What the task asks
Please retype the passage below about Takele Uma Banti word for word, from "In addition to" to "Addis Ababa University.".

[begin Source excerpt]

Takele Uma Banti (Oromo: Takala Umaa Bantii; born 1981) is an Ethiopian politician who had served as the Minister for Mines Petroleum of Ethiopia from 18 August 2020 to 14 January 2023.  He was the 31st Mayor of Addis Ababa who came to prominence for his transformational way of doing business and his visionary leadership roles after Ethiopia's reform by the current leadership of the country starting 2018.

Early life and career
Takele currently serves as a member of the Council of Ministers as the Minister of Mines and Petroleum for the Federal Democratic Republic of Ethiopia. He first got international attention for his previous role as the reformist 31st Mayor of Addis Ababa, Ethiopia. 

In addition to serving as Mayor of Addis Ababa, he has served as Mayor of Sebeta and Holeta and held many leadership roles across Trade, Transportation and Urban Land Development. He was also the City Manager for Sululta Municipal Administrations prior to achieving his for mayoral position. He held multiple different board seats at the top of the country's universities including being the previous Chairman of Addis Ababa University.

[end Source excerpt]
[begin Material provided]

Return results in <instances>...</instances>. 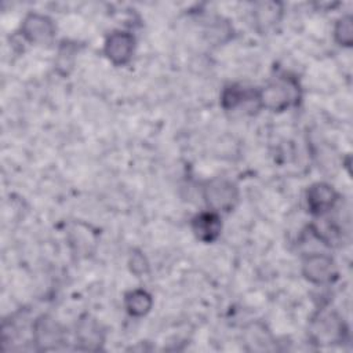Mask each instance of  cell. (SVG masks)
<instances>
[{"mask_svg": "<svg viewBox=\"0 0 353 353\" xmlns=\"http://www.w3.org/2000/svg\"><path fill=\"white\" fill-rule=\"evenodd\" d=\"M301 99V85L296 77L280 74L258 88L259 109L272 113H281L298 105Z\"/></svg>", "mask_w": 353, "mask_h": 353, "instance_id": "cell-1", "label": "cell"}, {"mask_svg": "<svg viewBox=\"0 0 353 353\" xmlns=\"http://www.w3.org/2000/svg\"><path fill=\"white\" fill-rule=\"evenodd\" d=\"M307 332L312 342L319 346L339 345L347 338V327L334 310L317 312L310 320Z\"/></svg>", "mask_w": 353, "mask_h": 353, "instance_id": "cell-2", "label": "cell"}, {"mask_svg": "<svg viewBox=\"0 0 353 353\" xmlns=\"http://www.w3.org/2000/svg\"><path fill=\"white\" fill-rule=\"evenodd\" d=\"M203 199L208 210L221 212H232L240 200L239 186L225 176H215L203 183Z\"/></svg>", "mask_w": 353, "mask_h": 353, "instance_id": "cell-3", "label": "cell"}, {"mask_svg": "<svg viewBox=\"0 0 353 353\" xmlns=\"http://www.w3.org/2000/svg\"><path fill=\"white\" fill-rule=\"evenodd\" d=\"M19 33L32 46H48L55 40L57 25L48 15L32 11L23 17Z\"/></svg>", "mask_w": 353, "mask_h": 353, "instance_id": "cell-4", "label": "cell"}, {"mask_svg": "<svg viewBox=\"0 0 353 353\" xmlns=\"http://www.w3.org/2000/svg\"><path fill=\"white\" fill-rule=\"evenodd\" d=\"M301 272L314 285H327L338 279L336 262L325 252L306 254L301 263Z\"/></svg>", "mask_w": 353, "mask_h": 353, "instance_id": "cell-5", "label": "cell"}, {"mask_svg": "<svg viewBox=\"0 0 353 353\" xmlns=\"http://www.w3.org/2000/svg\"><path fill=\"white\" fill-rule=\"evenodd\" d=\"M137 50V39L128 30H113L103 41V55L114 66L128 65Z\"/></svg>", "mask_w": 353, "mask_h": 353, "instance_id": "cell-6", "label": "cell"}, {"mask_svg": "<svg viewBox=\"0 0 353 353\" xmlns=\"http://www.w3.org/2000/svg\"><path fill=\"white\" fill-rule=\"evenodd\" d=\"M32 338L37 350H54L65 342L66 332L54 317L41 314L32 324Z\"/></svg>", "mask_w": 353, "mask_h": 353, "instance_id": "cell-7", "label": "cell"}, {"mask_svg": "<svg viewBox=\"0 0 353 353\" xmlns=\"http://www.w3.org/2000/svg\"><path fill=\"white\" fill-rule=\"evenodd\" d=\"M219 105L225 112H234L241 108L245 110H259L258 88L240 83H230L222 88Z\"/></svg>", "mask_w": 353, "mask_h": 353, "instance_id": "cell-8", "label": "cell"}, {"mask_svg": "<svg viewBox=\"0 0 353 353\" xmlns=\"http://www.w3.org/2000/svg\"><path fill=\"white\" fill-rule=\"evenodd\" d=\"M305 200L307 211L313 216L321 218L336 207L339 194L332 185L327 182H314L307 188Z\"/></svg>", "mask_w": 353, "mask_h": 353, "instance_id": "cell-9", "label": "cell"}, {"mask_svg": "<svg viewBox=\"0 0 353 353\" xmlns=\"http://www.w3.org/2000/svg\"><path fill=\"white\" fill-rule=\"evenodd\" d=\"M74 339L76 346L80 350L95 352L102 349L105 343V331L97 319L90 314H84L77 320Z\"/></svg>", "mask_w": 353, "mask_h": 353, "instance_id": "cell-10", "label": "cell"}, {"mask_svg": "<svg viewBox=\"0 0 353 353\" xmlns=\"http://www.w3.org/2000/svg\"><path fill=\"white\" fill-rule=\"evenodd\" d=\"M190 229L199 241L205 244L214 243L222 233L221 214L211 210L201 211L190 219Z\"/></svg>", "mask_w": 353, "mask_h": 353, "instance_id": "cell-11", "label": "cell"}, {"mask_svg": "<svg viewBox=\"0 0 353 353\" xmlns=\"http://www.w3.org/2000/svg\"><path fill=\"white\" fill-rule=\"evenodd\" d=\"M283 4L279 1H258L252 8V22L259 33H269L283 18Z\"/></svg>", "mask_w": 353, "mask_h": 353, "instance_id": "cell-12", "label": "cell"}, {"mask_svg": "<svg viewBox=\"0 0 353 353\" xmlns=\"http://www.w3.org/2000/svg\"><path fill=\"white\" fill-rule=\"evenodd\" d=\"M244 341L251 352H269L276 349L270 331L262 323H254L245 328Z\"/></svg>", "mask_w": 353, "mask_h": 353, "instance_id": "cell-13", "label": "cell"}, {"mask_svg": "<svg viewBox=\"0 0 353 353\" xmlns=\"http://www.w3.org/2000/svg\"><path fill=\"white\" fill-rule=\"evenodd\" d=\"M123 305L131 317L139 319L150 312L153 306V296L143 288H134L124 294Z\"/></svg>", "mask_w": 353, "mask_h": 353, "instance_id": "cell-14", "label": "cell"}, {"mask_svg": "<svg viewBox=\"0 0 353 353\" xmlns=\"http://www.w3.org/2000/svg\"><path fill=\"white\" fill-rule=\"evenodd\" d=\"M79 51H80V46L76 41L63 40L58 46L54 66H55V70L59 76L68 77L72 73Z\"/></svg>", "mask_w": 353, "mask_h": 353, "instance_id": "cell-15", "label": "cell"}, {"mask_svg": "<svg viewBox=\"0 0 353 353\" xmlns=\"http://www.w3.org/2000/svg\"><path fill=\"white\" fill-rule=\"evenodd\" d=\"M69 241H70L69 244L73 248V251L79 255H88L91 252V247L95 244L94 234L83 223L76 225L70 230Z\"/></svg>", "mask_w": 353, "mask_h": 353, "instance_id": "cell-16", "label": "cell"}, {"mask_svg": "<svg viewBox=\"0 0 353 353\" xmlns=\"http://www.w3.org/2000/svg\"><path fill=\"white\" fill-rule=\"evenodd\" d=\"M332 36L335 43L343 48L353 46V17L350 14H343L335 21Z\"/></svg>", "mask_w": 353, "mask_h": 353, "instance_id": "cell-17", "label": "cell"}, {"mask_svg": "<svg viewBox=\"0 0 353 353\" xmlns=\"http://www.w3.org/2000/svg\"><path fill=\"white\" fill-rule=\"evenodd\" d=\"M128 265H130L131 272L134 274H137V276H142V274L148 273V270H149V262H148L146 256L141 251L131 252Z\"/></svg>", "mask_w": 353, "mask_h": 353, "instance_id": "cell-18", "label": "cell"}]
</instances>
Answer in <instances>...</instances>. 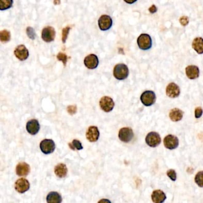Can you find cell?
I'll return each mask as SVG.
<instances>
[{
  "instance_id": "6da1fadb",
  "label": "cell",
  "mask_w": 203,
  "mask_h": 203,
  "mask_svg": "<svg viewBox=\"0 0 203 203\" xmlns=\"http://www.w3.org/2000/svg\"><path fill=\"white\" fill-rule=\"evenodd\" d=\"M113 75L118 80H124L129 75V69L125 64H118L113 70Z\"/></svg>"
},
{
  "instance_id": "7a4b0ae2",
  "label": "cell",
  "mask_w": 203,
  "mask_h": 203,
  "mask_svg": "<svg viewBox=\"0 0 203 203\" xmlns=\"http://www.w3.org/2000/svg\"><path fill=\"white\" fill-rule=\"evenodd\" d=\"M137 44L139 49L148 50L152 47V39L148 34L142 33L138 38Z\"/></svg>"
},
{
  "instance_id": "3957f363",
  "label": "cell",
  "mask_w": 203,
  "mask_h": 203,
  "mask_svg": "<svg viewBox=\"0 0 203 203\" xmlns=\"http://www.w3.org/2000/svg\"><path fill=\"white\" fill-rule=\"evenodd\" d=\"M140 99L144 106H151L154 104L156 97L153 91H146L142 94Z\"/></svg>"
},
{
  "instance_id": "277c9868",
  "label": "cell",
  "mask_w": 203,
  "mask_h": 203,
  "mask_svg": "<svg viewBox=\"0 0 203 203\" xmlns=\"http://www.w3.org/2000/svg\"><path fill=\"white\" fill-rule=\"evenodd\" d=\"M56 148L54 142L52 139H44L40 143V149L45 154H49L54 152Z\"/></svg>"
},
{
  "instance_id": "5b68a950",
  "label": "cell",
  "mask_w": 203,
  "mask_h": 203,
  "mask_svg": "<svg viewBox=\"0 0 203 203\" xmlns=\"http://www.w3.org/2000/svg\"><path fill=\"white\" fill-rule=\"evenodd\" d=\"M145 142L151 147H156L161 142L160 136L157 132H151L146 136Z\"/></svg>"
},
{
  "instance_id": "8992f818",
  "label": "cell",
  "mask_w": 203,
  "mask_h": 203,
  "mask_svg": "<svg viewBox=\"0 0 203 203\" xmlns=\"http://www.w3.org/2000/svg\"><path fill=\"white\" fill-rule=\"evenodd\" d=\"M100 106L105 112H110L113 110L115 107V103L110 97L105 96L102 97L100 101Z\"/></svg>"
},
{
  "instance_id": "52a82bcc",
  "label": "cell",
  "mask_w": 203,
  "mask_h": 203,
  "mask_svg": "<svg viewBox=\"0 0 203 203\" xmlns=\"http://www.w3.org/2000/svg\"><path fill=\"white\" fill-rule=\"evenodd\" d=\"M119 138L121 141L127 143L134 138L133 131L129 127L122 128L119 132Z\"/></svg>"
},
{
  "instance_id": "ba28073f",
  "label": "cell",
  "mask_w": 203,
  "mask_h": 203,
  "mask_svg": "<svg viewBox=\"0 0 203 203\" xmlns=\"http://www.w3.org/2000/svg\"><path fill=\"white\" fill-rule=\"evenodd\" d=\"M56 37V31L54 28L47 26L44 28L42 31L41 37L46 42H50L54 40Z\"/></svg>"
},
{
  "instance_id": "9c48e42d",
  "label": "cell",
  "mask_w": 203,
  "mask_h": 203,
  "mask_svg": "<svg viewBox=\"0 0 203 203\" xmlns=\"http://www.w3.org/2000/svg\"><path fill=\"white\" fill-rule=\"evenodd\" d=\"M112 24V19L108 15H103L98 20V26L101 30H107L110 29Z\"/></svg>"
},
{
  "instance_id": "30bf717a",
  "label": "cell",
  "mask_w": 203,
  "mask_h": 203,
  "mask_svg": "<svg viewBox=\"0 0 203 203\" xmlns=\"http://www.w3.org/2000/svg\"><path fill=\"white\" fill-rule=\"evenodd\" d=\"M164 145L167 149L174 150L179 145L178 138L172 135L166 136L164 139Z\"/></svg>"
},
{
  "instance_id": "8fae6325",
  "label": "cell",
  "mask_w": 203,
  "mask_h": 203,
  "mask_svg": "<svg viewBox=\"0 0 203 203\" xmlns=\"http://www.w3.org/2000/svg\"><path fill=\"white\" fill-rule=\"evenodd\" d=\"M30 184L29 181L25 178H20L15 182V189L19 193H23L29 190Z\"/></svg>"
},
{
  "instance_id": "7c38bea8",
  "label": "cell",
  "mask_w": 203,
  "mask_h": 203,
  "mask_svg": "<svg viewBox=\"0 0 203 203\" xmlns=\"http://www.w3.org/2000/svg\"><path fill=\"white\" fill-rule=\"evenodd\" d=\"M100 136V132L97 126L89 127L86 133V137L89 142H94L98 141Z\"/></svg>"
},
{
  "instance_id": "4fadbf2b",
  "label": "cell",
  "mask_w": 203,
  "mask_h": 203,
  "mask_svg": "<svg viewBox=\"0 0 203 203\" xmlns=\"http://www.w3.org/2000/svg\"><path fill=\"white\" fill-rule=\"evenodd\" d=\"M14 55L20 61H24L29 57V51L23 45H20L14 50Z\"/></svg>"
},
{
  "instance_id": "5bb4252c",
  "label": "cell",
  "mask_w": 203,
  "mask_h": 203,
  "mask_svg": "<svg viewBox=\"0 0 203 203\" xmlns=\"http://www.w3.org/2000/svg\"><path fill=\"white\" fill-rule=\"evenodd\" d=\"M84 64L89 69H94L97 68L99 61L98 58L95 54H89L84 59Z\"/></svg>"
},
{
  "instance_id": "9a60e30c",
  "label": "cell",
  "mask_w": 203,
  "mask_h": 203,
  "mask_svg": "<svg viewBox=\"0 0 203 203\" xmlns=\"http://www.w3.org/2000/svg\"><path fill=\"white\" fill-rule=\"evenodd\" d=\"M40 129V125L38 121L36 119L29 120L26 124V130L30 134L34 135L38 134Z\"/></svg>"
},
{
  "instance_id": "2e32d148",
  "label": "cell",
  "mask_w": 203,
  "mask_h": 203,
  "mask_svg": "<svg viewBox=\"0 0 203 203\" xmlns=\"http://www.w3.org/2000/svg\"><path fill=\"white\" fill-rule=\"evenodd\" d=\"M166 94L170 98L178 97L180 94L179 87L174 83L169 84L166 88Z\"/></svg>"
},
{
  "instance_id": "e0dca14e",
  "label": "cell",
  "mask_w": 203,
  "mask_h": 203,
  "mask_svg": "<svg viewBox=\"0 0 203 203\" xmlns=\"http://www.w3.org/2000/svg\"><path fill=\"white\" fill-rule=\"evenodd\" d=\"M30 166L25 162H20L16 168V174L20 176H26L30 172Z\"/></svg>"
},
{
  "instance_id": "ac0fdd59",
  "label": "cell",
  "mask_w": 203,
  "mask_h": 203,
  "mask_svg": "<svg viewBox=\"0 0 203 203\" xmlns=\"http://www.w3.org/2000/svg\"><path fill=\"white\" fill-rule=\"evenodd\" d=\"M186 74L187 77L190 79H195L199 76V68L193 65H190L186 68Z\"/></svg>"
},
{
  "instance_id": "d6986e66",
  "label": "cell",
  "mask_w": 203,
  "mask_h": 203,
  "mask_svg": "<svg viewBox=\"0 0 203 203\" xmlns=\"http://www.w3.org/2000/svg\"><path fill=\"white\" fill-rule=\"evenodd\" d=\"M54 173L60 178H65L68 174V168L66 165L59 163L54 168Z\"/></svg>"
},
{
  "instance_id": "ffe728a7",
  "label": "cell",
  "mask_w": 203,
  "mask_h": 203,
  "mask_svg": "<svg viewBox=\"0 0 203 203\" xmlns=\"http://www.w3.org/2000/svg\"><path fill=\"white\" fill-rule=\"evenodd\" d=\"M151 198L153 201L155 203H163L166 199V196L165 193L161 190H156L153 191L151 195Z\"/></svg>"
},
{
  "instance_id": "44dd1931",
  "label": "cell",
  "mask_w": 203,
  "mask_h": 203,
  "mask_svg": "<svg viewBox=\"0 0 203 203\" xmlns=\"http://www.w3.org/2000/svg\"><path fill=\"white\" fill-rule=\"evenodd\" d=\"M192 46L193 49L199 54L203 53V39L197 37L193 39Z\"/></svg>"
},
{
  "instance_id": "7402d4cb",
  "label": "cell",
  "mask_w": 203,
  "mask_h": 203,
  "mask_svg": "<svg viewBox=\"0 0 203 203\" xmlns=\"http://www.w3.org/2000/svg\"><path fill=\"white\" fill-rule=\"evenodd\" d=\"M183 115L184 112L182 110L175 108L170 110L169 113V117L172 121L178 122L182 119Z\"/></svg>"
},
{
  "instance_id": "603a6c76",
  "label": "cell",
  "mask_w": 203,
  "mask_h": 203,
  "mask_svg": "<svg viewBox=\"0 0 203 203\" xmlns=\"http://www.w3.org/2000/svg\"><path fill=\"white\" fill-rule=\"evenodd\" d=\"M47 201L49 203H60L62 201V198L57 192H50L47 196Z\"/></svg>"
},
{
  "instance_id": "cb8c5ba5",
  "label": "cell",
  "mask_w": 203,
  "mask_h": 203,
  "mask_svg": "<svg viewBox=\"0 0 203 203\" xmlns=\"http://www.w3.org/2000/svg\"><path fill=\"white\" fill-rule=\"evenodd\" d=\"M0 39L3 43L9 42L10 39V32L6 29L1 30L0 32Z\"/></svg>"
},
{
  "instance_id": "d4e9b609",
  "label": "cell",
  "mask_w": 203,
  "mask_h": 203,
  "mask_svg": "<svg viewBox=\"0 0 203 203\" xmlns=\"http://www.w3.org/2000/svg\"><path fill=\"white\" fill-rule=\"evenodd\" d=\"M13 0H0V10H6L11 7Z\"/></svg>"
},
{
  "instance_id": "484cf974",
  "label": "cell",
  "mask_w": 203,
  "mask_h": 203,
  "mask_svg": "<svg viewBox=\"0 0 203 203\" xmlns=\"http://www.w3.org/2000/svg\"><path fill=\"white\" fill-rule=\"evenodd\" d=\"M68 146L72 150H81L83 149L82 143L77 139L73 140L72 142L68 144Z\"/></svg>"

[end Material provided]

Solved exercise
In addition to serving as Mayor of Addis Ababa, he has served as Mayor of Sebeta and Holeta and held many leadership roles across Trade, Transportation and Urban Land Development. He was also the City Manager for Sululta Municipal Administrations prior to achieving his for mayoral position. He held multiple different board seats at the top of the country's universities including being the previous Chairman of Addis Ababa University.